┌────────

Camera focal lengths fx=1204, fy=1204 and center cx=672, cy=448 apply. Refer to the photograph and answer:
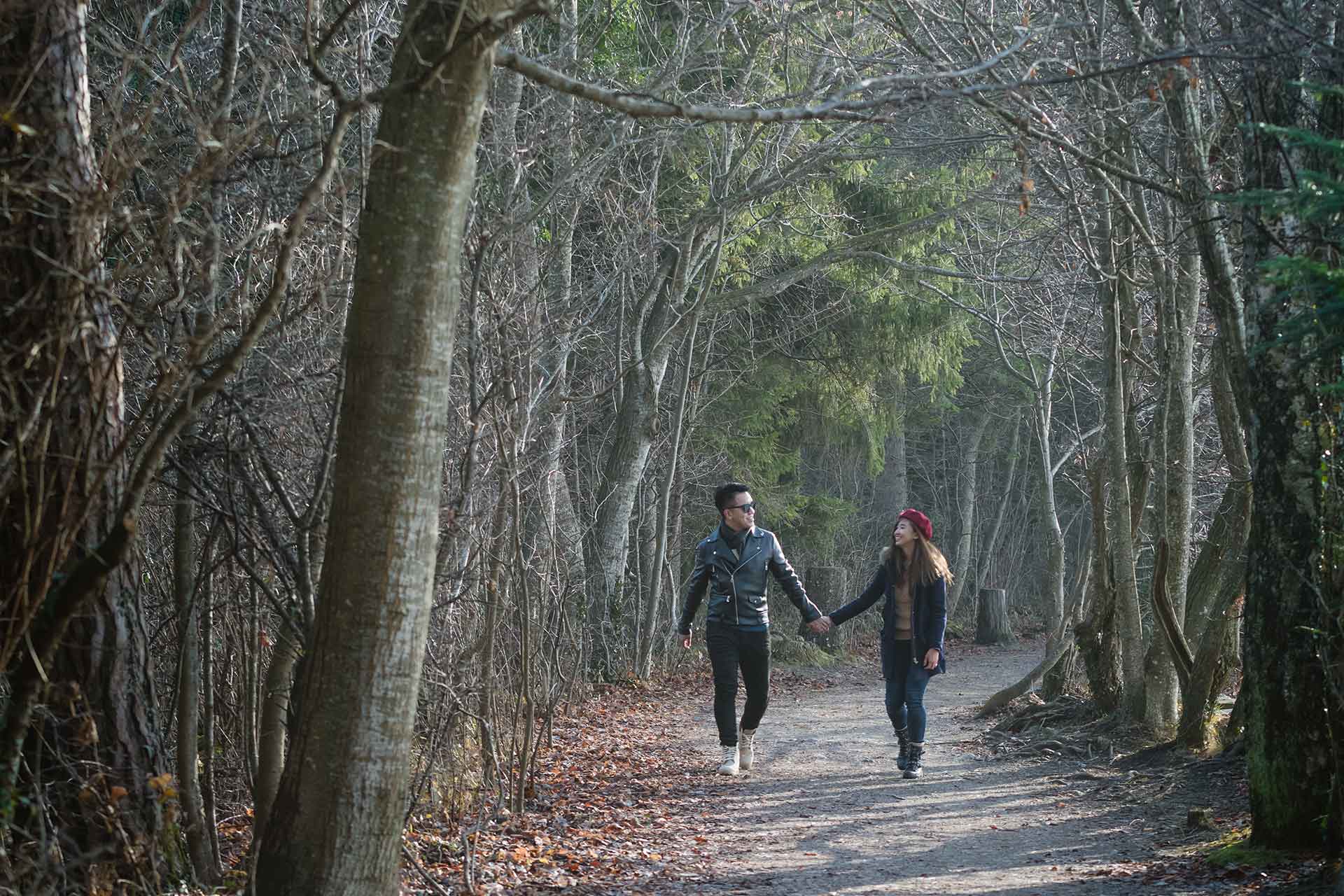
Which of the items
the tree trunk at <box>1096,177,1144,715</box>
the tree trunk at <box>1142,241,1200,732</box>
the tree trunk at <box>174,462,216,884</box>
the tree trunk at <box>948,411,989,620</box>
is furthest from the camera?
the tree trunk at <box>948,411,989,620</box>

└────────

### TASK GOAL
Rewrite the items above, substituting "image" for "photograph" and leaving all else unchanged. Omit the pictures.

### ANSWER TO THE TASK
Camera focal lengths fx=1204, fy=1204 and center cx=672, cy=448 apply. Refer to the image and answer:
Which of the items
the tree trunk at <box>1096,177,1144,715</box>
the tree trunk at <box>1142,241,1200,732</box>
the tree trunk at <box>174,462,216,884</box>
the tree trunk at <box>948,411,989,620</box>
is furthest from the camera?
the tree trunk at <box>948,411,989,620</box>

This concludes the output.